More recording thoughts
Sharon's Weekly Head Dump
I was back in the recording studio to record the Fanny Mendelssohn Hensel G Minor sonata—the original version that the concerto I played in June was based on.
Each time I return to the studio, I get a little better at this strange process. (The irony is not lost on me that while I’m still learning to be comfortable with the recording process, more people know my playing from listening to my recordings than hearing me play live.) Glenn Gould thought of recording as being a purer, more honest form of music-making than performance—while I see his argument, I feel the exact opposite way. The heat and uncertainty of live playing, of drawing on the audience’s energy, toying with their expectations in real time, the inevitable imperfections, the ecstatic moments of brilliance that disappear immediately, never to be experienced by anyone again—that’s real to me, far more real than generating repetitions in a small empty room.
Recording is the most un-musical way to make music that I know of. In live performance you never want to play anything the same way twice; in recording you’re trying to hit your marks, turning out consistent takes that are as identical as possible. In performance, playing any piece is about the journey from beginning to end—you’re creating and shaping a single narrative arc, conscious of the music’s overall structure and pace; in recording you fixate, repeatedly, on fragments out of context. In performance you can throw everything you have—all your energy—into the music, because you only have one go; in recording you have to conserve your energy for hours of nonstop playing, yet you have to make it sound like you’re giving it your all, take after take.
It feels strangely intimate, recording; there’s no audience to see or hear you, but there are so many microphones intruding in your space in a way you would never let a person. It’s not like being in a practice room, where you feel free; you’re aware that the engineer is listening to every note, every breath, every pedal tap, and watching you sweat and make faces and wiggle your arms to stay loose between takes. The feeling that you’re all alone, but that you’re also being closely watched, is so unnerving that it seems like these are impossible conditions in which to make music.
And yet there’s a very different kind of focus that recording forces you to have: to draw on energy you didn’t know you had, to give and give and give to this hyper-listening empty room, to catalog every split or wrong note in your mind (knowing that each mistake requires, minimum, 1-2 more takes) while trying not to get disheartened by each mistake (because the moment you get disheartened the focus and the energy evaporate), to steel yourself into some kind of machine that always has one more take in you, to hear yourself as the engineer outside of the room hears you, to cast your mind into the future and anticipate how said engineer will have to edit these takes together, adapting your fingers and pedaling in the moment to ease those edits and aid in the illusion of a single unbroken performance.

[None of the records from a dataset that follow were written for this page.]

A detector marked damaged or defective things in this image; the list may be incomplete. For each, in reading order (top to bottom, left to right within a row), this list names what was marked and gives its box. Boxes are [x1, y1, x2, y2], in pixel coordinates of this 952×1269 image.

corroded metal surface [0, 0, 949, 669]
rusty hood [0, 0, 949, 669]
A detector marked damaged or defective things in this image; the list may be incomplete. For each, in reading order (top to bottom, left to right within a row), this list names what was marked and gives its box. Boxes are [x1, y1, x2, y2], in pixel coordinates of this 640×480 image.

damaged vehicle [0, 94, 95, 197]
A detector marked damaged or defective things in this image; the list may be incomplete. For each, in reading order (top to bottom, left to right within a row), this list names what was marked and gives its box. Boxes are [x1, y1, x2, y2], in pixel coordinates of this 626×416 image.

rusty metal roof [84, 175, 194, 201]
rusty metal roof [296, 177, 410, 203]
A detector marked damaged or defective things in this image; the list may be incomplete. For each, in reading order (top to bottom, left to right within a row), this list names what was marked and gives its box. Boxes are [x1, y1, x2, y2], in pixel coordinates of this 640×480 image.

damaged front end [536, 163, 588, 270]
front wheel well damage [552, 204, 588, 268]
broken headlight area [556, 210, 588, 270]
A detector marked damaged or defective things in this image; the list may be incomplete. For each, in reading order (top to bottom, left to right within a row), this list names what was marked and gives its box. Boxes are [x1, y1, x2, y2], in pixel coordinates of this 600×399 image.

One of the mental traps I fall into, constantly, in each recording session is that I start wondering how I measure up to other pianists, even though I have absolutely no data on how other pianists work. How many takes over how many hours does Yuja Wang need to get clean coverage of a 20-minute work? Jeremy Denk? Stephen Hough? Martha Argerich? Jonathan Biss? They’re certainly not telling anyone.

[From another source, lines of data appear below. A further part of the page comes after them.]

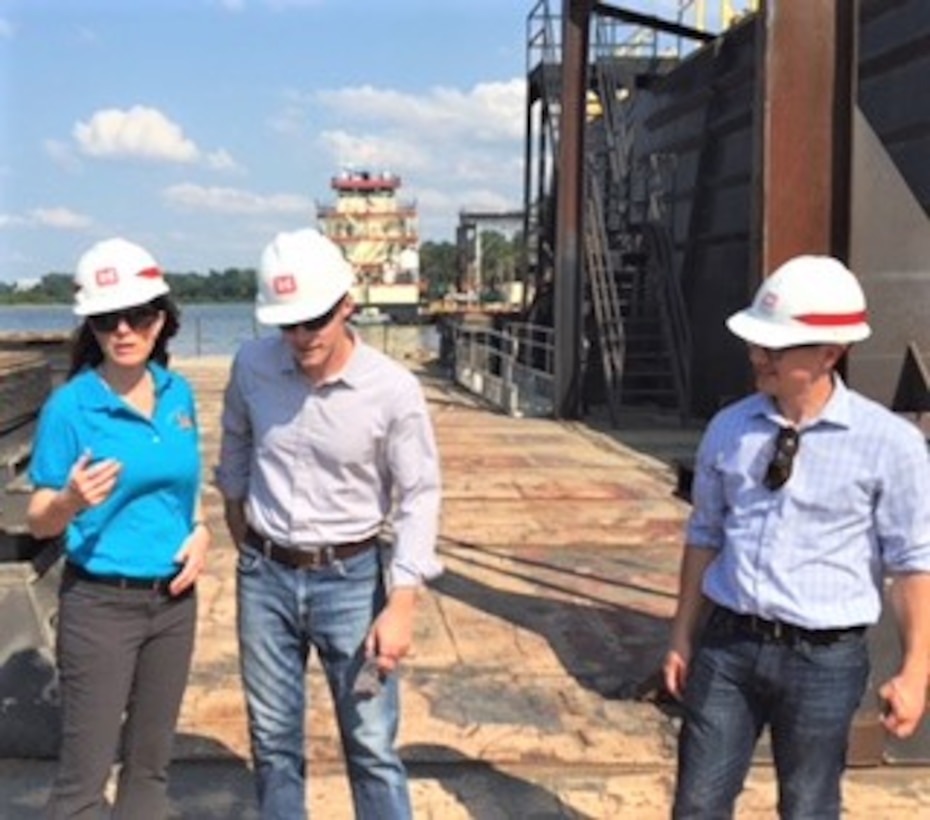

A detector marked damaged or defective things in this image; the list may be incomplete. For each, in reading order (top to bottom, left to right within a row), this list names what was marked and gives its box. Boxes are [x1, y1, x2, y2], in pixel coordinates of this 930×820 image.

rusty steel beam [548, 0, 592, 420]
rusty steel beam [756, 0, 852, 276]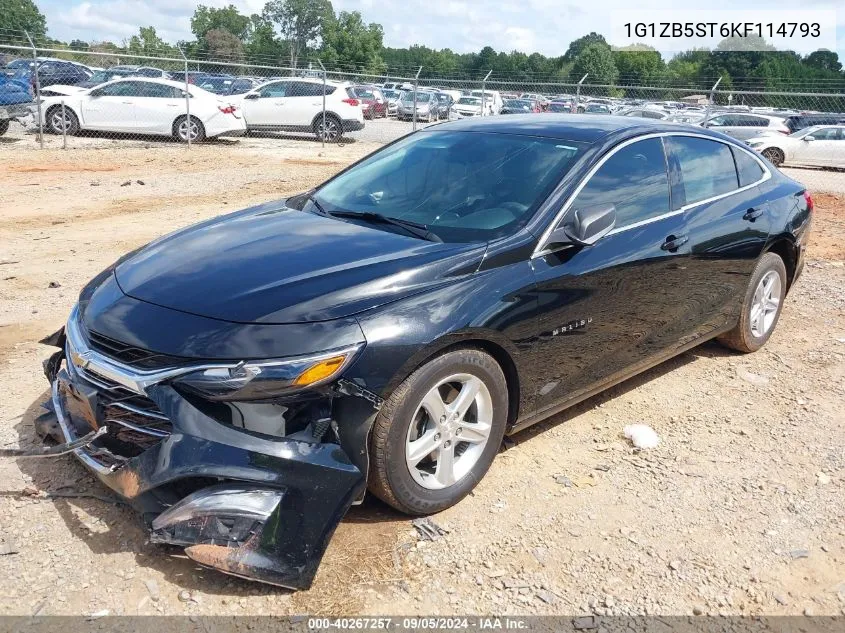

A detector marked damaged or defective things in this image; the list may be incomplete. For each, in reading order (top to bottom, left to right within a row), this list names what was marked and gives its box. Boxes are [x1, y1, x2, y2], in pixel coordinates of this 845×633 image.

crumpled bumper [43, 338, 366, 592]
front-end collision damage [32, 324, 382, 592]
broken headlight [173, 344, 362, 402]
damaged hood [115, 200, 484, 324]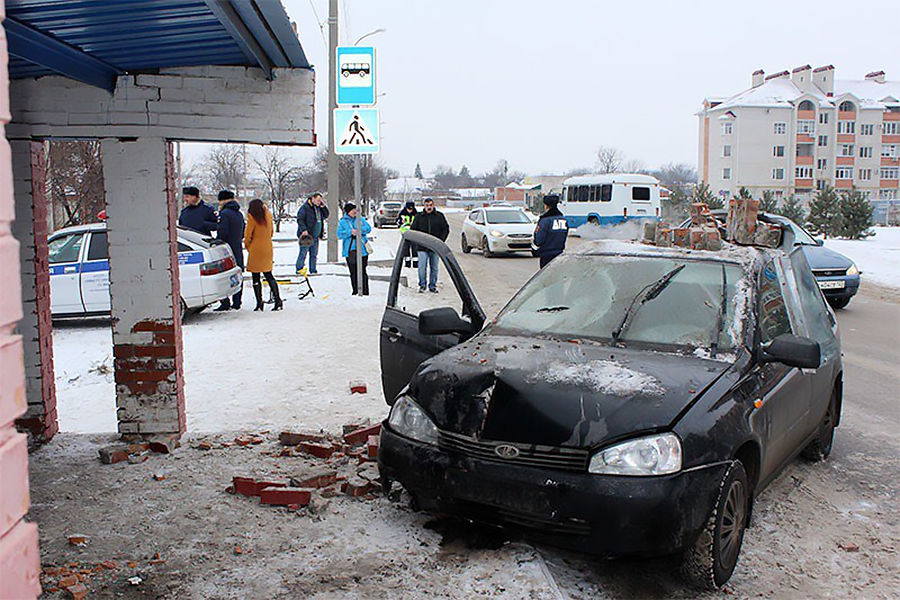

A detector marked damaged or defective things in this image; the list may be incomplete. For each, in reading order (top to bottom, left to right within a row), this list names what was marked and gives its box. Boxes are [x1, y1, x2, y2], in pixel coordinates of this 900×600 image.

crashed car door [380, 230, 486, 404]
damaged black car [376, 231, 840, 592]
broken brick debris [340, 424, 378, 448]
broken brick debris [225, 474, 284, 496]
broken brick debris [258, 488, 314, 506]
broken brick debris [290, 472, 340, 490]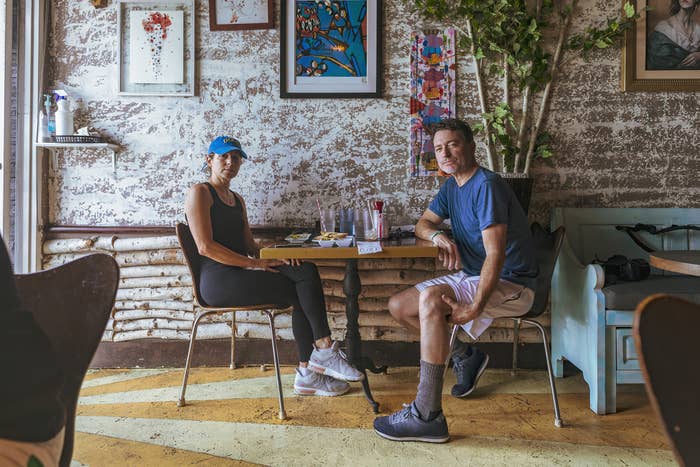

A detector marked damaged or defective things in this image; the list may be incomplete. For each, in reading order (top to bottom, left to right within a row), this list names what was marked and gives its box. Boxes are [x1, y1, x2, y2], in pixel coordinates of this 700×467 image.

peeling paint wall [46, 0, 696, 227]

The cruel, unhelpful voice in my head, at some point in every recording session, whispers “I bet other pianists don’t need this many takes. You’re probably the only person who is bad enough to need multiple tries to get that passage clean. I bet the engineer is thinking about how crappy you are compared to the other musicians he usually records.”
I played 80 takes over 2.5 hours, no breaks, for the Fanny Mendelssohn Hensel sonata. I walked out of the room feeling both accomplished and a little shameful—I’d booked a two-hour session, so surely going over by half an hour meant I was a total failure.
“That’s a big piece,” commented the engineer, a lovely man who I realized didn’t remotely think any of the horrible things I imagined him thinking. “Most people would need at least a four-hour session to record it, but you’re pretty quick.”
All the shame and guilt I’d been storing up over the session evaporated instantly. Here I was thinking I was taking way longer than other people to record this piece, and turns out I’m actually really efficient?
It’s starting to dawn on me that I might actually be kind of good at what I do. (What a concept!) I’m also realizing that recording—a process I have a lot of thoughts and feelings (clearly) and emotional baggage around—is something that does get easier the more I do it.
I know! Practicing makes things easier! This is a lesson I have definitely never learned in my life! I look forward to not applying this takeaway to anything else I do.
P.S. After I wrote all that, I remembered that I had written out some similar thoughts after my recording session in May of this year, and then read them over and realized I’d already written out very similar things, just with different sentence structure. Hey, clearly my work to be more consistent is paying off.
See you next week
I know that normally I write more in these posts about other stuff I’ve been doing or thinking about, music I’m listening to, etc. but this is the first real stretch of no-immediate-deadline-time I’ve had all year, so I’ve been in mental puttering mode: resting, reading, and taking care of all the random chores, errands, and tasks that you inevitably let pile up when you’re focused on other priorities.